Er gebeurt hier – met andere woorden - heel veel. Toch bestaat de voltallige HR-afdeling maar uit één vrouw: Britt Breure. Ze mag zich sinds kort HR-directeur noemen. Ook heeft ze de portefeuille corporate social responsibility erbij gekregen. Maar overige HR-medewerkers? Die heeft het bedrijf nog steeds niet.
Moet je vaak uitleggen waarom je maar de enige bent?
“Altijd. Het is met afstand de vraag die mij het meest gesteld wordt. Toen ik 3,5 jaar geleden deze rol overnam heette het nog personeelszaken.
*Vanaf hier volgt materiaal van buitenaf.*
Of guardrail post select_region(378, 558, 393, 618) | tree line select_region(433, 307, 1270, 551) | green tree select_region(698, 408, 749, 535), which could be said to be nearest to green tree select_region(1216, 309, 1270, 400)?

Kun je nagaan hoeveel er in de jaren al veranderd is.
Dat ik de enige ben op HR heeft eigenlijk drie redenen. De eerste is: we zijn natuurlijk zelf de grootste gebruiker van ons eigen product. Alles wat om HR heen geautomatiseerd kan worden, hebben we gedaan. De tweede reden is: we werken echt zoveel mogelijk vanuit standaarden. Dat betekent: weinig handmatige mutaties, en bijna geen uitzonderingen. En de derde reden is: we leggen heel veel verantwoordelijkheid bij de medewerker zelf. En dan misschien nog een keer bij de leidinggevende. Maar dus heel weinig bij HR. De medewerker heeft voor weinig dingen akkoord nodig van HR. Hij of zij mag zelf verantwoordelijkheid nemen.”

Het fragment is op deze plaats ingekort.